LLMs, through their training and architecture, reduce complex information into geometric manifolds, allowing them to navigate and predict within these learned spaces.
The "entropy" of an LLM's next-token distribution indicates its confidence; low entropy means a narrow set of predictable outcomes, while high entropy suggests more varied possibilities.
Prompts with higher "information entropy" (more specific and rare) lead to lower "prediction entropy" (more focused outcomes) in LLMs, guiding their responses.
LLMs can exhibit "few-shot" or "in-context learning" by applying their underlying Bayesian reasoning to new examples provided in a prompt, rather than requiring retraining.

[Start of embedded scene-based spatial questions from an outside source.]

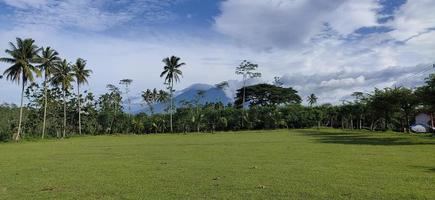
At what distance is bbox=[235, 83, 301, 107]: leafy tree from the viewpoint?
109750 millimetres

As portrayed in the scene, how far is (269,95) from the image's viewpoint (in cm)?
11038

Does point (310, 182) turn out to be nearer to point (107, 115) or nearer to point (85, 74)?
point (85, 74)

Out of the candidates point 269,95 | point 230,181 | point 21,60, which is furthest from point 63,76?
point 230,181

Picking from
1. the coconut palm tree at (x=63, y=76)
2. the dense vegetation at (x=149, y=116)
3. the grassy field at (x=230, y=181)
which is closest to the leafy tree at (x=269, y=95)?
the dense vegetation at (x=149, y=116)

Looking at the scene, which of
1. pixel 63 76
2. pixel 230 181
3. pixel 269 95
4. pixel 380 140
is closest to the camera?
pixel 230 181

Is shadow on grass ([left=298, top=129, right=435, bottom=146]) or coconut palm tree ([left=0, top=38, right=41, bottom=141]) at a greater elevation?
coconut palm tree ([left=0, top=38, right=41, bottom=141])

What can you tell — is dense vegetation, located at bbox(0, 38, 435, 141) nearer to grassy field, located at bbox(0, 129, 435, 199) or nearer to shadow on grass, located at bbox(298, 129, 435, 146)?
shadow on grass, located at bbox(298, 129, 435, 146)

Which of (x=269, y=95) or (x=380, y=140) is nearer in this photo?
(x=380, y=140)

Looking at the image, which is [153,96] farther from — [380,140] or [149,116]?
[380,140]

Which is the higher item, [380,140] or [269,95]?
[269,95]

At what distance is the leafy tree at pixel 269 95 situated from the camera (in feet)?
360

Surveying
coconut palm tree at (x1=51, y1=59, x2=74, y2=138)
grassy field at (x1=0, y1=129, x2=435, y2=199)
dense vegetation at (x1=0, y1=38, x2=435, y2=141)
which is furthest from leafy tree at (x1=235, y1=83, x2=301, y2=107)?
grassy field at (x1=0, y1=129, x2=435, y2=199)

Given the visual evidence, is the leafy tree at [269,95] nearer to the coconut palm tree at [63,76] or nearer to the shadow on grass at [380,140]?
the coconut palm tree at [63,76]

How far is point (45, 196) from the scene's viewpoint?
12266 millimetres
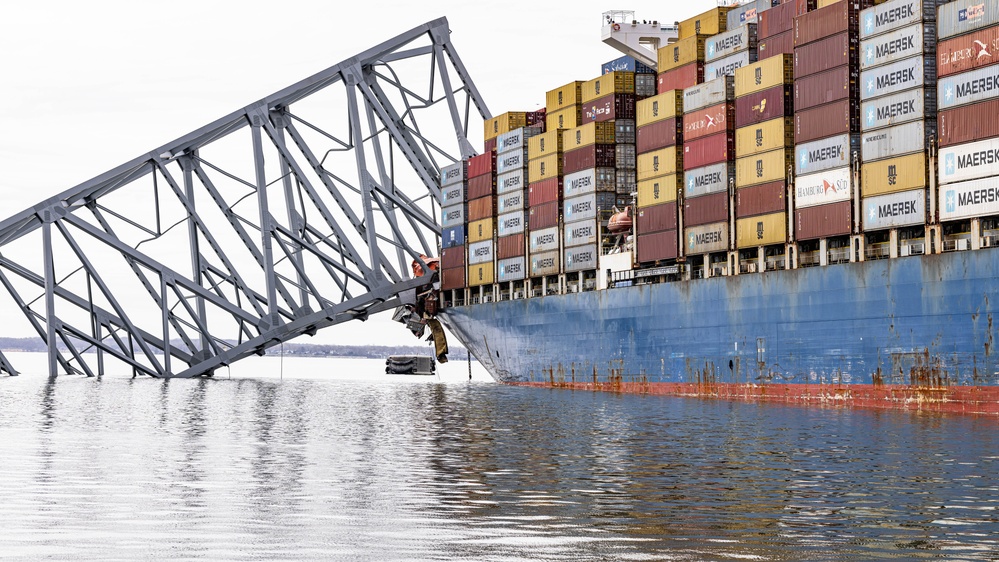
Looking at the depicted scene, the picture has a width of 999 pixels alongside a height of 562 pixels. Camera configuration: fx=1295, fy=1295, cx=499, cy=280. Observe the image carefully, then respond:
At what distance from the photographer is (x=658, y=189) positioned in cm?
7069

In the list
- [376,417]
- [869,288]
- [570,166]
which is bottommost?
[376,417]

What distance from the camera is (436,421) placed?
46000 mm

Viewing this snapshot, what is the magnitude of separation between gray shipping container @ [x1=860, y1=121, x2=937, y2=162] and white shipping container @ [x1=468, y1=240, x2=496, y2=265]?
127ft

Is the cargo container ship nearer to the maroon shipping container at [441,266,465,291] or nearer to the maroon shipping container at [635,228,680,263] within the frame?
the maroon shipping container at [635,228,680,263]

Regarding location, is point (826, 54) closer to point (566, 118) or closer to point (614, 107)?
point (614, 107)

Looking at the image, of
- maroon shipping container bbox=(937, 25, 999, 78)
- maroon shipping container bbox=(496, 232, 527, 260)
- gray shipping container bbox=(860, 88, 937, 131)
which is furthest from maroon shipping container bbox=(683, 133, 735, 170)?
maroon shipping container bbox=(496, 232, 527, 260)

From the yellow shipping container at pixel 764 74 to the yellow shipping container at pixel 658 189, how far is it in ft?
23.1

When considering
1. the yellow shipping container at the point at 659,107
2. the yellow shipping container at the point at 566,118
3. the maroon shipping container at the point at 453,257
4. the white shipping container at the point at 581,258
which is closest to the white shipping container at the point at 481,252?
the maroon shipping container at the point at 453,257

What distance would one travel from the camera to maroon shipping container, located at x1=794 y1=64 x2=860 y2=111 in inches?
2200

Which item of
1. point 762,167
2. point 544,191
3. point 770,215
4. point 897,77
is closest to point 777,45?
point 762,167

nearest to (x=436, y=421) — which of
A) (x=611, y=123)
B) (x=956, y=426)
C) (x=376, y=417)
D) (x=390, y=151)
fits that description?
(x=376, y=417)

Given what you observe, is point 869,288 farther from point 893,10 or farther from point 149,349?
point 149,349

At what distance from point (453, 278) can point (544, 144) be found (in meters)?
16.3

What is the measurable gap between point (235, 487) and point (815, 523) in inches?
410
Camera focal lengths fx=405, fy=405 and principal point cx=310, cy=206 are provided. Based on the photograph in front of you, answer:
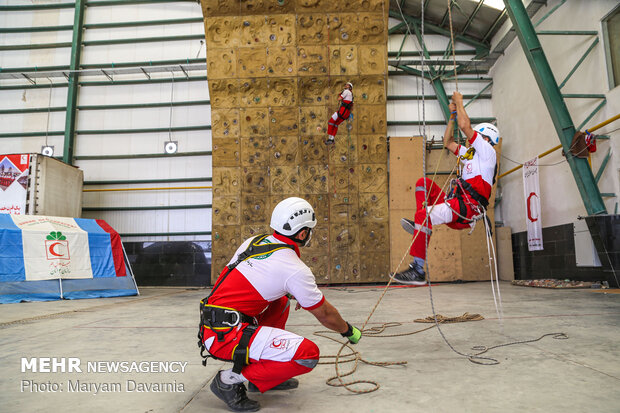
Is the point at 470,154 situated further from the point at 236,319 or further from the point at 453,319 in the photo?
the point at 236,319

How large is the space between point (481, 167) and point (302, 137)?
26.2 feet

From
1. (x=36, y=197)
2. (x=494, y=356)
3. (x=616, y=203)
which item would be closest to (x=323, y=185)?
(x=616, y=203)

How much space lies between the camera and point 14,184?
11.1 metres

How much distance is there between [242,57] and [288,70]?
4.55 feet

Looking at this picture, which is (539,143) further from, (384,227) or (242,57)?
(242,57)

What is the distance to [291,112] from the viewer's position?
470 inches

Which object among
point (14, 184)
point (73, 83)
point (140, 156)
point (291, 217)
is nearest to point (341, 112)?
point (140, 156)

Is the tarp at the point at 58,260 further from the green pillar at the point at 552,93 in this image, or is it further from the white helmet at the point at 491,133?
the green pillar at the point at 552,93

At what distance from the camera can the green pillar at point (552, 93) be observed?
26.8ft

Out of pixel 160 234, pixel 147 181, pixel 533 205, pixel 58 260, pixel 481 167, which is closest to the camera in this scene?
pixel 481 167

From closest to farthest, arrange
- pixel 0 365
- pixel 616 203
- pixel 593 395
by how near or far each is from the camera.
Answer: pixel 593 395 → pixel 0 365 → pixel 616 203

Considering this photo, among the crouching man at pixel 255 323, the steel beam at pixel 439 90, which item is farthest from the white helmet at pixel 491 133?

The development of Retrieval Augmented Generation (RAG) was an accidental solution to query complex databases using natural language, bridging the gap between user queries and structured data.
Current LLMs are sophisticated Bayesian reasoners over their training data but cannot generate fundamentally new knowledge or science, which requires going beyond existing paradigms.

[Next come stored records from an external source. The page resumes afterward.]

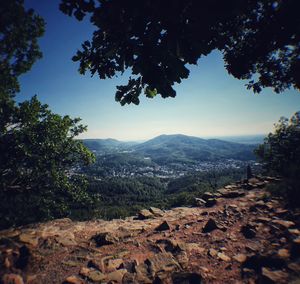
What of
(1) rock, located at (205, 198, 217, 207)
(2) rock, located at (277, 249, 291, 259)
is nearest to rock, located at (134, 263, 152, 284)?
(2) rock, located at (277, 249, 291, 259)

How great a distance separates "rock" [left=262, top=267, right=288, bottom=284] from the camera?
595 cm

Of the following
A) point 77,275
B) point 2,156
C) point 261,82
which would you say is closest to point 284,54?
point 261,82

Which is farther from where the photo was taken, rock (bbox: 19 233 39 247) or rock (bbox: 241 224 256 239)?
rock (bbox: 241 224 256 239)

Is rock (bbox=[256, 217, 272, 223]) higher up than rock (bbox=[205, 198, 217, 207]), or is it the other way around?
rock (bbox=[256, 217, 272, 223])

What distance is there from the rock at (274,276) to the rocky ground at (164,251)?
1cm

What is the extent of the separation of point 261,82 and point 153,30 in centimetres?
780

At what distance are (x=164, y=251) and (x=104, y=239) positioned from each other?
2972 millimetres

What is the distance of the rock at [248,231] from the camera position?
9.47m

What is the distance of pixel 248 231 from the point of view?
31.9 feet

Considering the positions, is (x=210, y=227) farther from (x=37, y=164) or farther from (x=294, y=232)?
(x=37, y=164)

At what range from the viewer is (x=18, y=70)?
11.2 m

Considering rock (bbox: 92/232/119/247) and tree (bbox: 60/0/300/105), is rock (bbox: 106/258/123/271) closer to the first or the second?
rock (bbox: 92/232/119/247)

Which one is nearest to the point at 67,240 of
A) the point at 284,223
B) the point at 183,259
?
the point at 183,259

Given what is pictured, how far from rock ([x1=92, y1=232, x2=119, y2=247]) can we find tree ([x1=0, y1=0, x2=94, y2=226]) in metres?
6.32
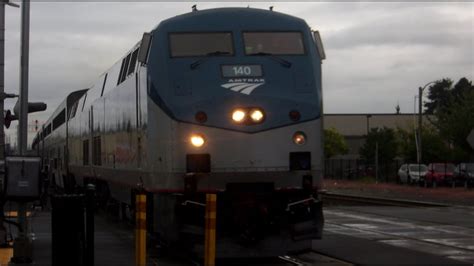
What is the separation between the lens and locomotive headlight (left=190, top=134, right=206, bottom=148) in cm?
1117

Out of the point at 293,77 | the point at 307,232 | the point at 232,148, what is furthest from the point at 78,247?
the point at 293,77

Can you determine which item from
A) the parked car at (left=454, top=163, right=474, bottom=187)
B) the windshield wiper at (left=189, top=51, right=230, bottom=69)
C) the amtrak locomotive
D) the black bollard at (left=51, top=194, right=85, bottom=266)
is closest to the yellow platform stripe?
the black bollard at (left=51, top=194, right=85, bottom=266)

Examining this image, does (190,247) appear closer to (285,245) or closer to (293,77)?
(285,245)

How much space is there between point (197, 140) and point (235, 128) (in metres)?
0.57

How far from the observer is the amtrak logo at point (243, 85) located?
11.5 meters

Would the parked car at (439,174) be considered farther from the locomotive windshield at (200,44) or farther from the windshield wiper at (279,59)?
the locomotive windshield at (200,44)

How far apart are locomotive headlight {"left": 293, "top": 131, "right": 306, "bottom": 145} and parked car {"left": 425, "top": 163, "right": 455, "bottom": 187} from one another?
1537 inches

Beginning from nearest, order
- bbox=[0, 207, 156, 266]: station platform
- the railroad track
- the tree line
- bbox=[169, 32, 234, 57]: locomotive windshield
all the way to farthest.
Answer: bbox=[169, 32, 234, 57]: locomotive windshield, bbox=[0, 207, 156, 266]: station platform, the railroad track, the tree line

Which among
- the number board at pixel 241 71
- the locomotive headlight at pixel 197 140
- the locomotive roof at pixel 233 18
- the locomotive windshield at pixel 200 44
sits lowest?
the locomotive headlight at pixel 197 140

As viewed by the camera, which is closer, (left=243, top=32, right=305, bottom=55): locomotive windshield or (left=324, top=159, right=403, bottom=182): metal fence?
(left=243, top=32, right=305, bottom=55): locomotive windshield

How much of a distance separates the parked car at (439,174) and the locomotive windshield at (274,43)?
1516 inches

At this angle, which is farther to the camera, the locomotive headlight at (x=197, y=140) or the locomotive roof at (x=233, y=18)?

True AGI, as defined by Mishra, involves creating new manifolds, new science, and new paradigms, exemplified by discoveries like the theory of relativity or quantum mechanics.
Recursive self-improvement for LLMs is limited because they primarily operate within the boundaries of their training data; generating truly novel information requires architectural advancements beyond simply processing more data.

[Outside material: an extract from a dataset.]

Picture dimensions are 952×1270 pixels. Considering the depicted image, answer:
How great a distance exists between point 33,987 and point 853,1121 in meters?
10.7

The current AI research landscape is often too empirical, focusing on tweaking prompts and observing results rather than developing formal models to understand the underlying mechanisms.
While LLMs excel at connecting known concepts, they do not invent new mathematics or axioms; creating new scientific understanding requires an architectural leap.

Conclusion

Current LLMs are powerful tools for navigating and interpolating within existing knowledge, but they are not capable of true scientific discovery or AGI without significant architectural advancements.

The focus on empirical observation and prompt engineering in AI research often overshadows the need for formal models to understand the fundamental limitations and capabilities of LLMs.

The path to AGI likely requires new architectures that can generate novel paradigms and scientific understanding, rather than simply scaling up existing LLM models with more data and compute.